Head, H.—“Disorders of Symbolic Thinking Due to Local Lesions of the Brain”; British Journal of Psychology, 1921.
Ladd, G., and Woodworth, R. S.—Physiological Psychology; Charles Scribner’s Sons, New York, 1911.
Lashley, K. S.—“Studies of Cerebral Functions in Learning”; Psycho-Biology, 1920.
Monakow, C. von—Die Lokalisation im Grosshirn; Bergmann, Wiesbaden, 1914.
Tilney, F., and Riley, H. A.—The Form and Functions of the Central Nervous System; Hoeber, New York, 1921.
CHAPTER IV
Reading
I. RELATION BETWEEN IQ AND CAPACITY FOR READING
It has been stated that most of the mental functions, which human beings perform, are not elementary, but are capable of analysis into many contributing factors. Reading has been shown by such analysis to be a very complex function, interference in any part of which may result in disability. The causes of failure to learn to read under instruction, therefore, differ from child to child. Huey, who spent years studying the psychology of reading, finally became so imbued with the wonder of the process, that he felt that to know it in all its aspects and ramifications would be to know all psychology.

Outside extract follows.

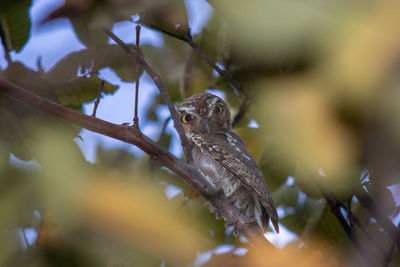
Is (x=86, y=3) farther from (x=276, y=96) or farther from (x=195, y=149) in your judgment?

Correlations between IQ and reading ability, among children of the same age, in both silent and oral reading, are positive and very high. This is especially true of reading for the understanding of sentences. Correlation between general intelligence, as measured by a scale like Stanford-Binet, and reading ability, as measured by a scale like Trabue’s Language Completion, or Thorndike-McCall’s scale for understanding of sentences, reaches as high as .90, and hardly ever in any group falls below .60.
These correlations indicate that general mental maturity is very closely related to learning to read. The very intelligent children are the best readers in by far the majority of cases, while school children who do not learn to read under ordinary instruction, are usually feeble-minded. On the basis of experimentation in this field, Ranschburg suggests that even so mechanical an aspect of reading as ability to call correctly words exposed in a tachistoscope, may serve as a rough means of separating feeble-minded school children from the others. Nevertheless, even with correlation coefficients reaching as high as .90, there may occur occasional cases of very marked discrepancy between general intelligence and ability to read.